Exposure Therapy: Vishwa

Exposure+Therapy%3A+Vishwa

Vishwa Madhusudhanan, Sophomore

     I get a racist comment thrown at me every single day. If it’s not a comment, then it‘s an action. This has happened all my life. I have gotten used to it, though it will always make me feel uncomfortable and out of place. The hardest thing that I have faced through racism is friends. White ones specifically. When you’re a kid, it’s easy, but keeping them, in the long run, is harder as you get older, especially if you have nothing in common. I am a social person, and it has been easier for me to make friends, but I still know of other Indians, and non-white people, who have never had a white friend. 

     Stereotypes come with the comments. The amount of  “Indian accents” or the number of times someone tried to call me a generic Indian name makes me angry, frustrated and overly self-aware which basically ruins the entire day for me. Those are just to name a few.
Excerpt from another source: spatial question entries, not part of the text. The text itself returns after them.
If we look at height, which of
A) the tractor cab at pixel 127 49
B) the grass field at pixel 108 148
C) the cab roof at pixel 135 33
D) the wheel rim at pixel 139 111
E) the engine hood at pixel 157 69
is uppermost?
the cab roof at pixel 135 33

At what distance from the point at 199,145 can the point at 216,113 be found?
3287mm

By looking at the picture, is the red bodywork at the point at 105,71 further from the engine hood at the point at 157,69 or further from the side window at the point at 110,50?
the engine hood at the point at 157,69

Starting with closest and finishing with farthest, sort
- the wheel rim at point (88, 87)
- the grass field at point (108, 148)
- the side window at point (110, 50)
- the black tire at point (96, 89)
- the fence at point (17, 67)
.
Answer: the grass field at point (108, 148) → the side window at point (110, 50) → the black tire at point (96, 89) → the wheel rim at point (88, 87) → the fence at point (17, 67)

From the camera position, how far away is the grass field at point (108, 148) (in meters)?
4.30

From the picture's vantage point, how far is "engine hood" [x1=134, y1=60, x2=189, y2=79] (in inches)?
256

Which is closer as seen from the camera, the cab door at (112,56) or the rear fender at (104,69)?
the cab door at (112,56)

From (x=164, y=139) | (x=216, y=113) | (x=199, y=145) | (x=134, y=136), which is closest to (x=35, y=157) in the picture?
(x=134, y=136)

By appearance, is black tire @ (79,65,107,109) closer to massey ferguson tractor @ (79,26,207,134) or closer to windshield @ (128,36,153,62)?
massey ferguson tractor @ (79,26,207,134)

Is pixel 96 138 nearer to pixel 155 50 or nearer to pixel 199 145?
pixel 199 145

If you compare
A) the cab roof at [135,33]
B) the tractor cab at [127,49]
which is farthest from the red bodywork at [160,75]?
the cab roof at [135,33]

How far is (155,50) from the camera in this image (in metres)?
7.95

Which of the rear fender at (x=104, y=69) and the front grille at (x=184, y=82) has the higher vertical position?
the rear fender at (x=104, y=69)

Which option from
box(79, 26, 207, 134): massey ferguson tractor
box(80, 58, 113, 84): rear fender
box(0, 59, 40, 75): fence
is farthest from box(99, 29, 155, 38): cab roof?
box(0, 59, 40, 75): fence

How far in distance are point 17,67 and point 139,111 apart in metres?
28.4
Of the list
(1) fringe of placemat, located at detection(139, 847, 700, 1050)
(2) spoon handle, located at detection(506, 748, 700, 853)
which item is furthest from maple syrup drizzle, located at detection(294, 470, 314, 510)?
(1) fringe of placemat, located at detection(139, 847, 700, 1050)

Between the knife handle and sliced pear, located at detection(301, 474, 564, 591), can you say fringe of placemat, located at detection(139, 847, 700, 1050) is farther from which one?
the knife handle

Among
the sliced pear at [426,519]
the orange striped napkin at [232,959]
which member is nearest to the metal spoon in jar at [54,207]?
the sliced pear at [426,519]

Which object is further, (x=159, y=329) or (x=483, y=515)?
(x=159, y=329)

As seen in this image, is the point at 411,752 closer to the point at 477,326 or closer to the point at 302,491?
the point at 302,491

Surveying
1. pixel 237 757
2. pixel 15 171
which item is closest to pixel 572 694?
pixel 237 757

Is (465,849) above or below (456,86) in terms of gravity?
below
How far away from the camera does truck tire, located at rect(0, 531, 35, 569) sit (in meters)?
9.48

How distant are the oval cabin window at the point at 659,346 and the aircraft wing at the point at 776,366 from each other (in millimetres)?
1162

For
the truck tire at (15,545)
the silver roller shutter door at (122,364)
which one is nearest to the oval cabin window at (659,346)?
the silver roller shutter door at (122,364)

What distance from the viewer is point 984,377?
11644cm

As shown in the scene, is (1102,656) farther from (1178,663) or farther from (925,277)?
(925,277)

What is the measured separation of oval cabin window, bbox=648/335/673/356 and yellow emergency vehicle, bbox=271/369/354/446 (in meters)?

     Worst of all is ignorance. Some of my close friends are remarkably ignorant of their racist comments or of their ability to recognize that something someone else has done is racist. 

     When I have brought up a few things with friends, they don’t see it. They say it doesn’t make sense that speaking to me in an Indian accent was insensitive. It’s the worst to see how ignorant people can be, especially if they’re the ones protesting for equality.

     Not only do friends and strangers make school life difficult for non-white kids, but staff can often be equally ignorant and even outwardly racist. Teachers fuel stereotypes nearly as much as students, and their small comments provide justification for every racist student in the school. Staff, just as students, have made generalizations, painful assumptions, and blatantly biased decisions to me and in my presence. Students should feel safe around staff, not persecuted. 

     Not being white has too many downfalls. If people were kind, respectful, and self-aware, I would definitely be more comfortable in school.